Through the construction of Marlene, Churchill is able to represent the career-focused women of the 1980s which have lost their connection to their family in the pursuit of wealth and power. Churchill indicates that their lives are unfulfilling as despite being financially well off, they are missing the fundamental human desire for a loving family. When Marlene ask Joyce “Why can’t I visit my own family?”, she tells her not to “go on about Mum’s life when you haven’t been here to see her for how many years.” Churchill uses a questioning, entitled voice to suggest that Marlene sees herself as deserving of making amends with her family. Joyce indicating that it has been years since Marlene visited her mother represents how distanced she has become with her family. Churchill’s portrayal of Marlene as undeservingly demanding to re-enter the family dynamic after having selfishly left it in her pursuit of a prospectful career makes readers question whether Marlene’s pursuit of a high-functioning career was the right choice for her family.
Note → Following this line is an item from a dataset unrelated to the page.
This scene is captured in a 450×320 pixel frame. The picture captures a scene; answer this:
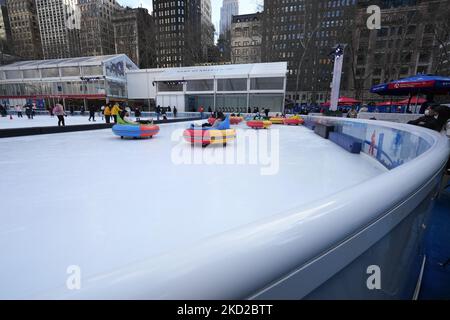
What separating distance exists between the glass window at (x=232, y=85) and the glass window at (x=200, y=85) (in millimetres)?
870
Joyce later admits to Marlene that she can’t fathom “how you could leave your own child”. By utilising a despondent and disgusted voice, Churchill uses Joyce’s dialogue to attack the idea of putting work over one’s children. Churchill indicates to audiences that Marlene’s choice to place precedence on her career over the wellbeing of her own daughter is a terrible decision which has lead to her estrangement from her sister Joyce. Hence, through the character of Marlene, Churchill conveys that women who are fixated on the advancement of their career have made a horrendous and morally unjustifiable sacrifice of which their family bears the burden.

In contrast, the portrayal of Joyce works to emphasise how society is unsympathetic for women who choose to nurture and support their families, as Joyce is represented as struggling with taking care of Angie as a single mother. Joyce tells Marlene that “when Angie was six months old I did get pregnant and I lost it because I was so tired looking after your f*cking baby”. The tone of Joyce’s dialogue shifts from disappointed and absent to angry and emotional, which works to convey the physical and emotional trauma of losing her own baby during her pregnancy. Joyce is portrayed to readers as exhausted and weary after having to bear the brunt of the consequences from Marlene’s teen pregnancy. The reader understands that Joyce struggles with having to take care of Angie by herself, and thus sees how the 1980s society of individualistic greed has left Joyce behind to endure alone. Joyce points out how Marlene “couldn’t get out of here fast enough”, suggesting that she has been left to survive by herself in the lower-class suburb that is Marlene’s childhood home. The reader is directly informed that Joyce is stuck in this suburb having to raise Angie, with no possibility of social mobility. While she is free to take care of Angie by herself, she is financially disenfranchised by a society which does little to help her as a single mother. Hence, Joyce is constructed as a struggling mother who works tirelessly to continue to raise her daughter, with society having ostracized her from a stable, unburdened lifestyle.